America needs more such police departments.
At least the Hartford Police Dept had some common sense in returning the historical weapon to the lady. And its sale will give her more money for her retirement:
As soon as officers saw this weapon, they knew its value.
“This is a gun that should actually be in a museum rather than in a shredder, Crabtree said.
And that’s why they will allow the owner to sell the gun.
“I give her credit for bringing it to us, Crabtree said.
A piece of World War II history — saved.
At my range last month, an elder gentleman was firing a BAR. I asked him if it was a sporterized version or was it an automatic. He said it was an auto fire he brought home after WW2. I told him if he did not have a license for it, I’d be real careful whom he told that to. He laughted and said they told him to bring in back when he ETSed. He said no way and they never came to get it so he feels they wanted him to have it! WWII vets, got to love em.
Have to give the LEO’s credit as well...
for the countless crimes, murders, armed robberies that won’t now happen now that this weapon is out of circulation
WHAT IS IT?!?!?
How about a Manufacturer or Model??
Typical “reporting”....all about how “dangerous” it is...
“Assault Weapon”, 30 Round mag, 500 rounds/min.....mean NOTHING without make & model!!
Looks like a STG-44. Anybody?
It appears to be an STG 44. I do not believe there is any provision in the law allowing the woman to sell it to anyone. A lot of people have paid fines or ended up in jail because of this stupid law. Maybe some people will understand it a little more if there ever is a followup to this story, which I forecast there will not be, unless it is a constitutionalist that does it on the interwebs.
There is not even a provision in the law allowing the woman to turn it in.
This was the underlying argument resulting in the ATF's big loss in US v. Rock Island Armory; you see they derive their 'regulatory power' from the ability to apply a tax, but by forbidding the tax to be collected they destroy their own validity.
I'm curious about S/N and date of manufacture.
I suspect that it will find its way into “someone’s” private gun collection.
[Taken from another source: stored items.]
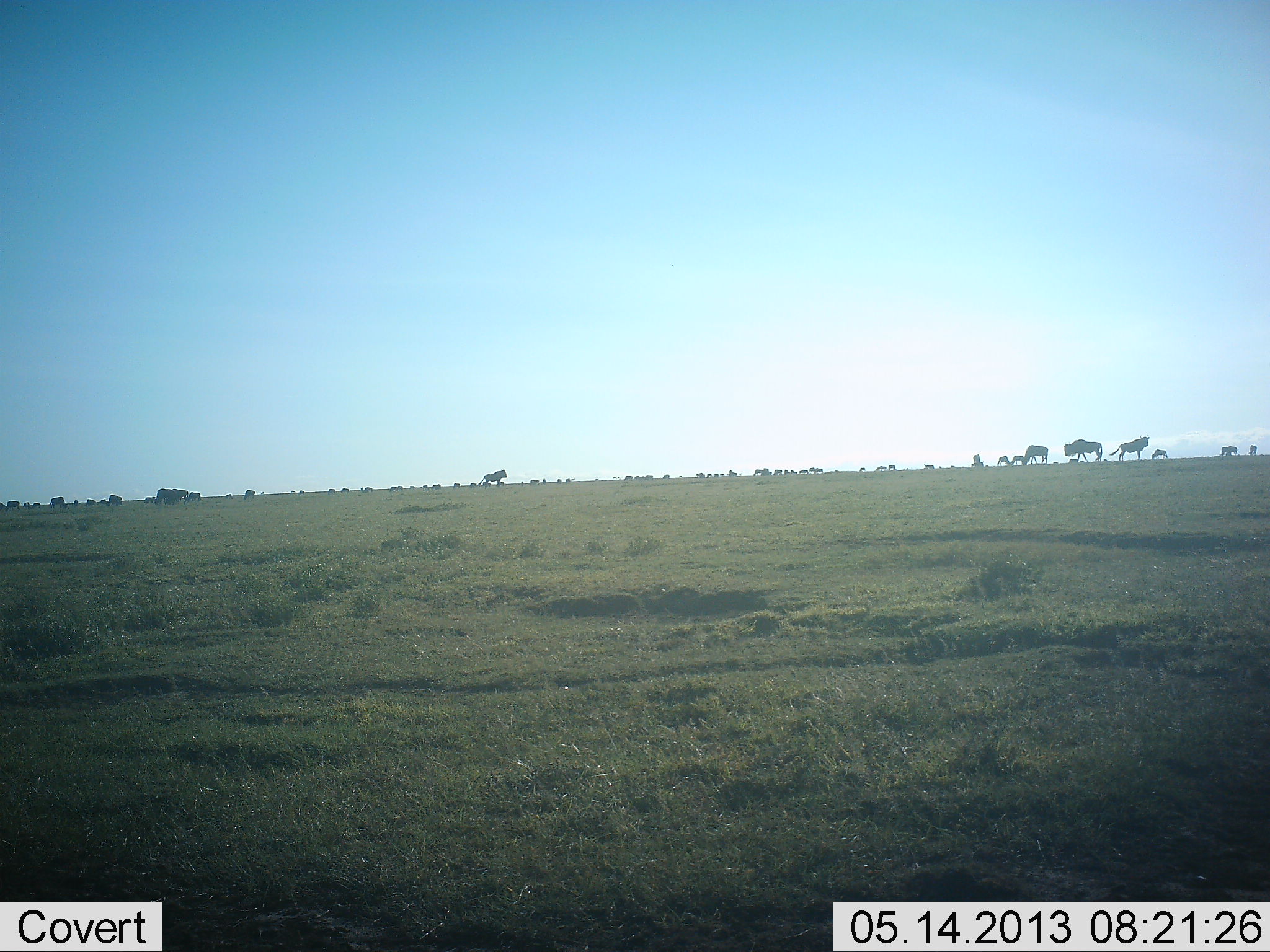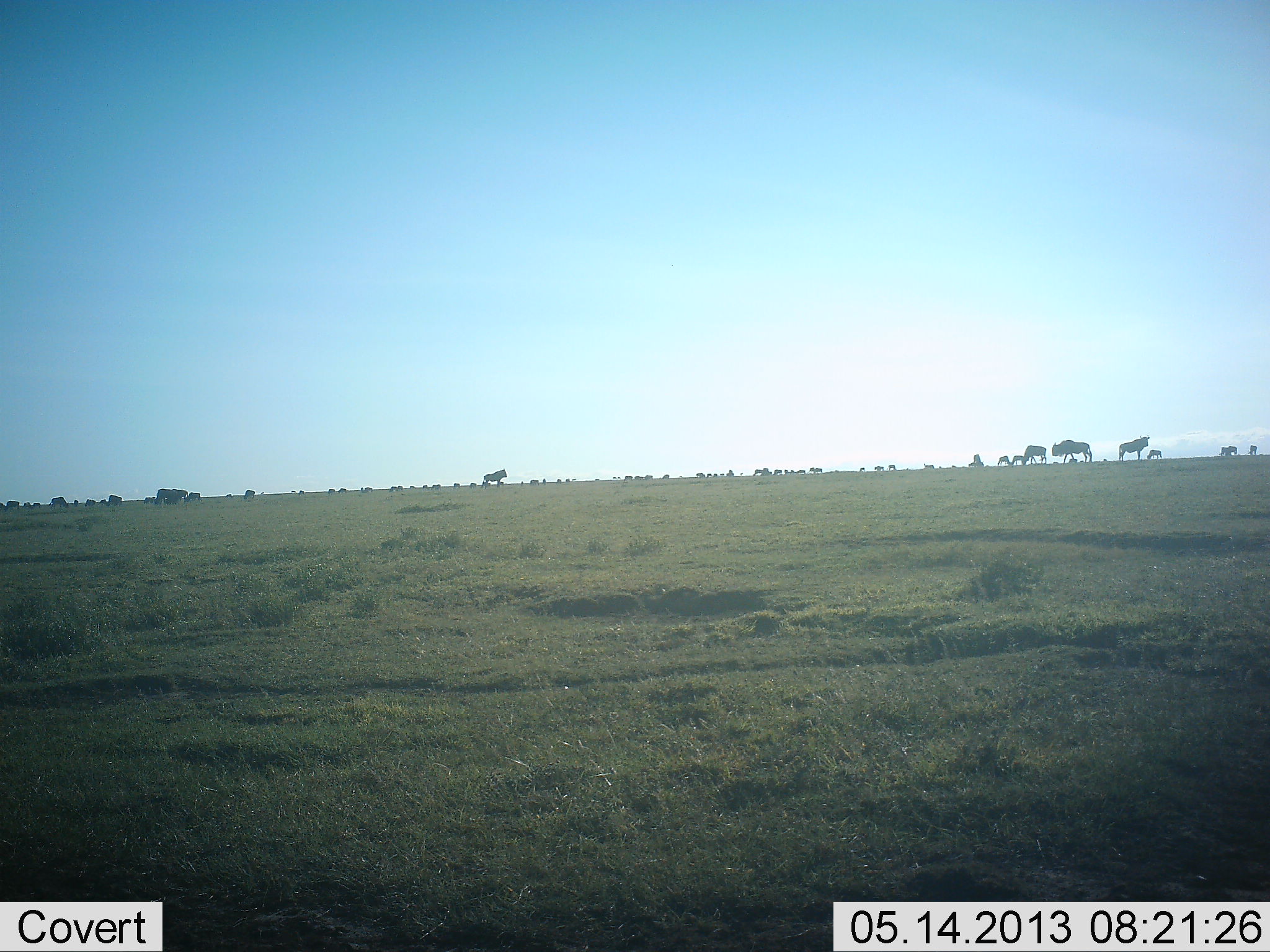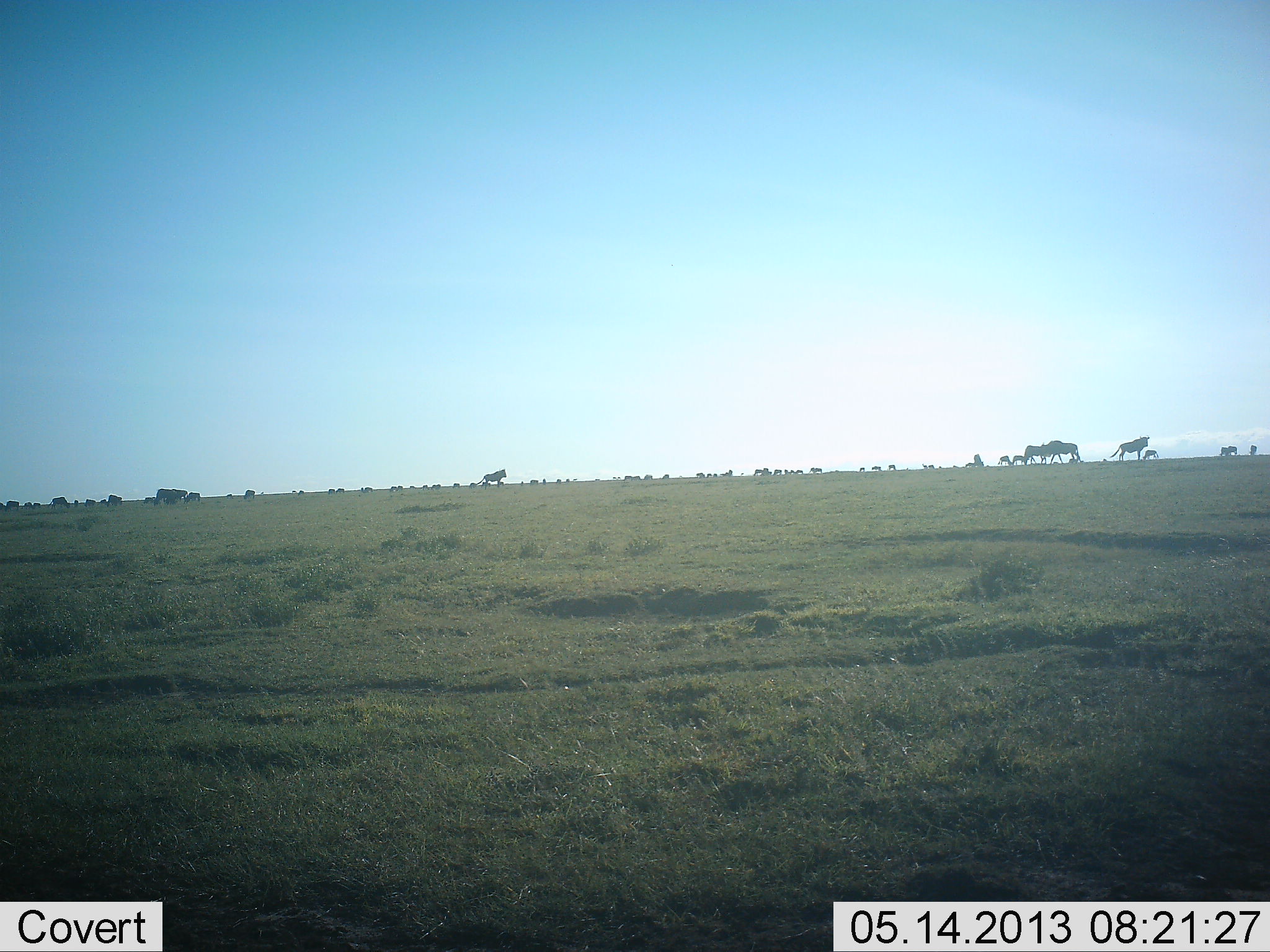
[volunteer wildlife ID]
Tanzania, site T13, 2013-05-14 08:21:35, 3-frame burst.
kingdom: Animalia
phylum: Chordata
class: Mammalia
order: Artiodactyla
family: Bovidae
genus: Connochaetes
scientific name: Connochaetes taurinus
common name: blue wildebeest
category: wildebeest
Wildebeest (blue wildebeest) (Connochaetes taurinus), count 11-50. Behavior (volunteer vote fractions): standing 76%, resting 0%, moving 72%, interacting 0%. Young present (vote fraction): 12%. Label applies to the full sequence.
My uncle mailed home a japanese “Arisaka” infantry rifle at the end of WWII. Produced at the main Nagoya armory. Is in good shape, before they lowered quality towards the end of WWII.
STG-44 it is.
Sweet piece, indeed.
Lewis is hoping to be an undetected thief. That gun won’t be melted down, as it should be if the program is authentic and not just an antiques grab bag.
Looks like this STG suffered from some of the same shortcuts. For example, the stock’s very crude and the metal plate that usually goes around the whole surface that contacts the shooter’s shoulder is only on the tipes of the stock, not all the way around.
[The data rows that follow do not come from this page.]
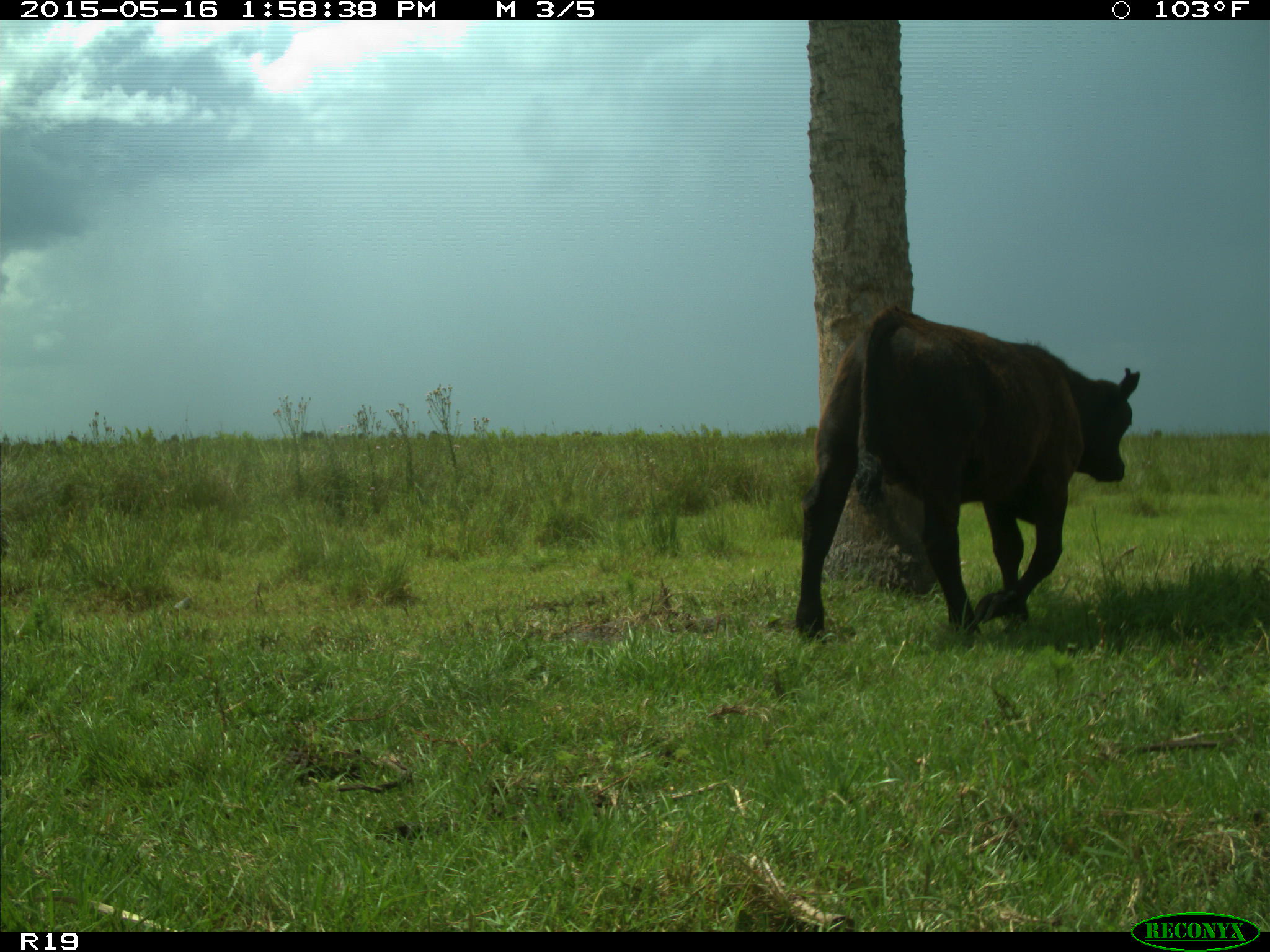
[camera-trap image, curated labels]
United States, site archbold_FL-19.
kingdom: Animalia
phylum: Chordata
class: Mammalia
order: Artiodactyla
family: Bovidae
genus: Bos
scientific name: Bos taurus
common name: domestic cow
Bos taurus (domestic cow).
Wow, a Sturmgewehr 44 ! Thank goodness the CT cops recognized it and did not send it to the shredder. High value firearms should be returned to the person turning it in with a view toward sale as the owner did not know the value. A historical weapon too, although if it is full auto and not legally owned, it could be sold to a museum and the money returned to the owner who turned it in as long as it was a citizen like this old lady who didn’t knowingly break the law.
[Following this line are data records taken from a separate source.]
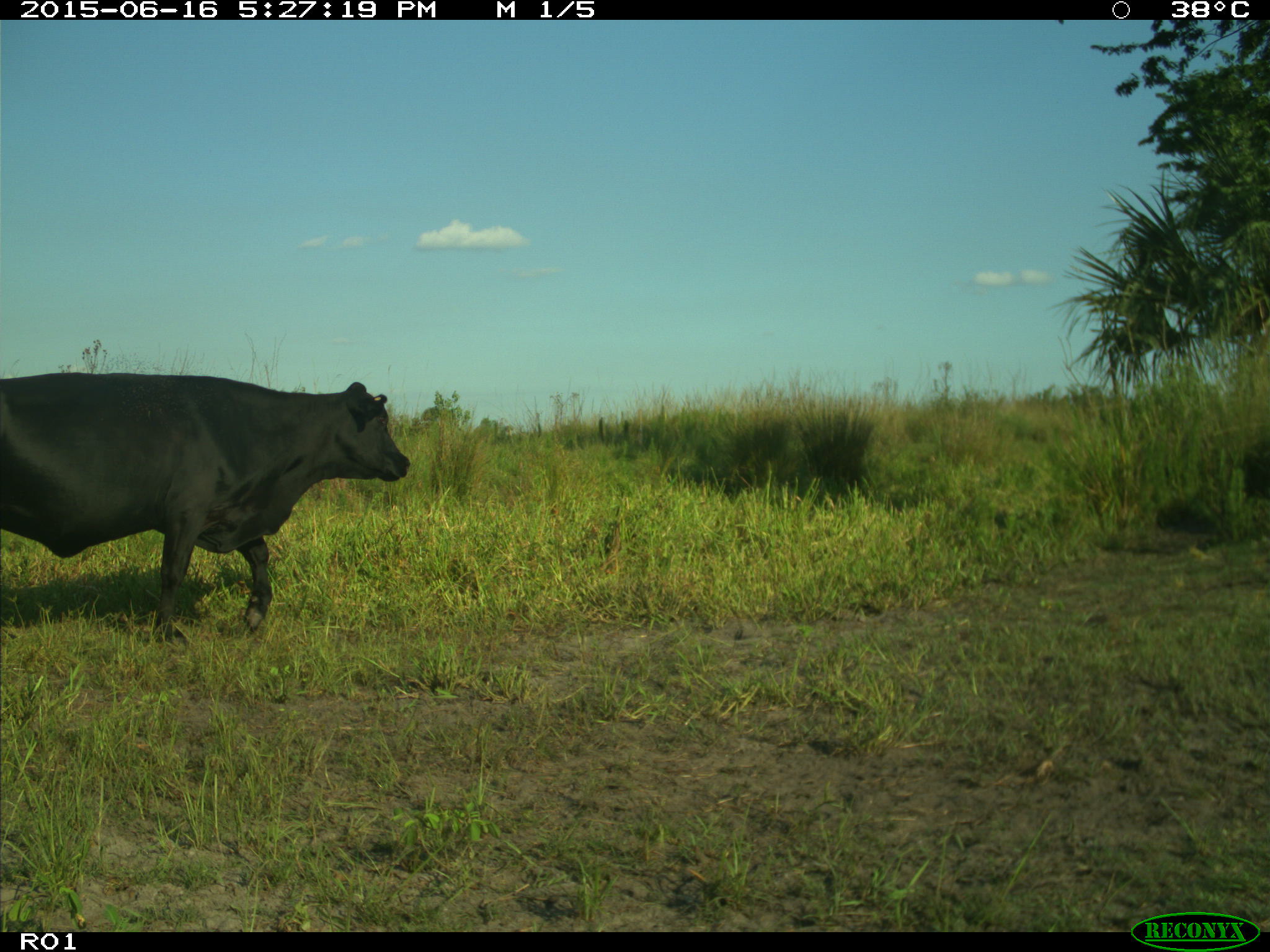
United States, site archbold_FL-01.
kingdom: Animalia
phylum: Chordata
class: Mammalia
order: Artiodactyla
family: Bovidae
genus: Bos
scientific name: Bos taurus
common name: domestic cow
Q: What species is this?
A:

There are a lot of WWII vets around who kept and never registered full autos they shipped home. As long as they or their heirs are OK citizens, there should be an amnesty and opportunity to sell or get the proper tax stamp.
"StG 44 (Sturmgewehr 44, literally "storm (or assault) rifle (model of 1944) was an assault rifle developed in Nazi Germany in 1944 and considered to be the "Father" of all modern assult rifles (selective semi/full autiomatic fire and using a cartridge smaller than a full sized battle rifle)"
You can buy semi auto only replicas, chambered for .22LR priced around $600.00 Which is a lot of money for a .22 plinker but it would sure shake them up at the range!